Finding my words

When I was working with preschoolers, we always advised them to “use your words” when they were frustrated or angry.

Well now I’m taking my own advice. I just need to find the words to express how I’m feeling upon returning home.

I hope that you’ve gotten the feeling that I absolutely love my host family over there in Palestine. They were sweet and caring and went way too far out of their way to be accommodating.

I don’t know if I mentioned it, but I went to Palestine through a program called the Holy Land Trust (www.holylandtrust.org). I paid about $2000 for a month there, and about a quarter of this went to my host family for food and rent. The rest went to programming: invitations to speakers, tours around Palestine and Israel, etc.

But after I’d been with my host family for 3 weeks, I found out by speaking with my roommate there that my host family had not been paid for our food and living expenses. So for three weeks a family that had no running water, that lived in a refugee camp, that had to take their oldest child out of university because they couldn’t afford it, they were feeding me and giving me a place to live out of their own pockets. They weren’t upset about this, at least not to me. They didn’t take it up with the Holy Land Trust. But we had to straighten it out immediately – and we did, relatively speaking. In the end, they got the money.

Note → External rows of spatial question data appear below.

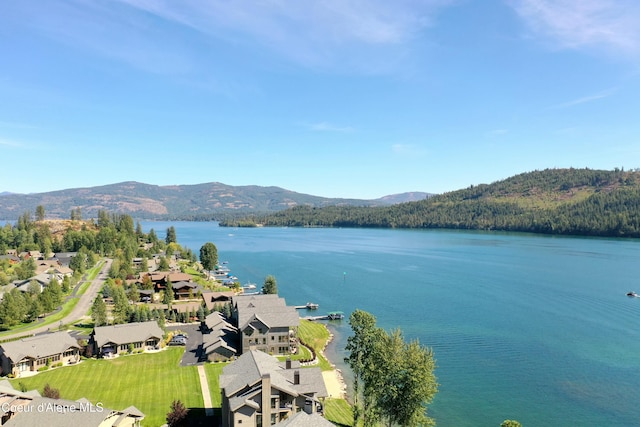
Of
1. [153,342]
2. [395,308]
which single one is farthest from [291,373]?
[395,308]

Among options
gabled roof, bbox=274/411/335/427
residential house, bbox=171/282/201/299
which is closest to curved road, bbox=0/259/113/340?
residential house, bbox=171/282/201/299

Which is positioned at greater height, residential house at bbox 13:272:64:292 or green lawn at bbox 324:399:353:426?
residential house at bbox 13:272:64:292

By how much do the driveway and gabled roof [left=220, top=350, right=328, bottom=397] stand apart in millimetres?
16115

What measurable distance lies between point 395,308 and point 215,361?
43914 mm

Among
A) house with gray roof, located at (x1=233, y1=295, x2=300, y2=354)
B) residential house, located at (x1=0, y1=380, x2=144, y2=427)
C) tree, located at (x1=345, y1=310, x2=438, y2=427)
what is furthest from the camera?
house with gray roof, located at (x1=233, y1=295, x2=300, y2=354)

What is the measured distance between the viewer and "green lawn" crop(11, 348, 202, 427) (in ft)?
141

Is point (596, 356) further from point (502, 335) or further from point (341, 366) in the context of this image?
point (341, 366)

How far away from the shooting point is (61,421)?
101ft

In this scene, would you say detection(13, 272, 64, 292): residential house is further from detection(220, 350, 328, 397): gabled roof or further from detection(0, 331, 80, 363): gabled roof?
detection(220, 350, 328, 397): gabled roof

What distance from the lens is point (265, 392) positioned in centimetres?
3575

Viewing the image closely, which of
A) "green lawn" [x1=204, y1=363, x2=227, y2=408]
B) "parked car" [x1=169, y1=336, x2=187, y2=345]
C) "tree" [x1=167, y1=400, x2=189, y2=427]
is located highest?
"tree" [x1=167, y1=400, x2=189, y2=427]

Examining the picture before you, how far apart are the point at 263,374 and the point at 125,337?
1269 inches

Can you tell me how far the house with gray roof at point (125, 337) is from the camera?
5772 centimetres

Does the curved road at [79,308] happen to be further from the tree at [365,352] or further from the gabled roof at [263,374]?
the tree at [365,352]
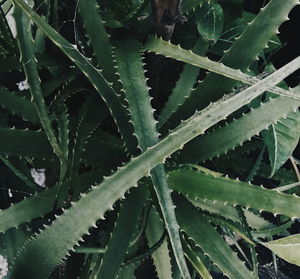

But here’s the thing that gets me. They didn’t have to love me. They didn’t have to be kind or caring. In fact, knowing how Palestinians are treated in America, and how relations are between America and the Arab World, I was surprised how kind and loving they were. In fact, they had so much more reason to hate me than to love me.

Accept they don’t. They didn’t know me. And i had to swallow each time I said, ‘I’m an American’ because, based on what they see on television, and based on the Israeli occupation and America’s support for Israel, they have good reason to hate Americans.

So why don’t they? Because they realized that I’m not my government. They realized that I’m just an individual.

The real kicker for me, though, is the fact that Palestinians and other Arabs in America don’t get the same benefit of the doubt. Rather than being treated as individuals, they are hated and persecuted for being part of a collective – not by choice, but purely by geography and skin color.

What if Americans were as welcoming as the people in Palestine? What if we didn’t judge people based on their skin tone, name, ethnicity, or religion?

There are one and a half BILLION Muslims in this world. Yet how are we still associating and stereotyping all Muslims?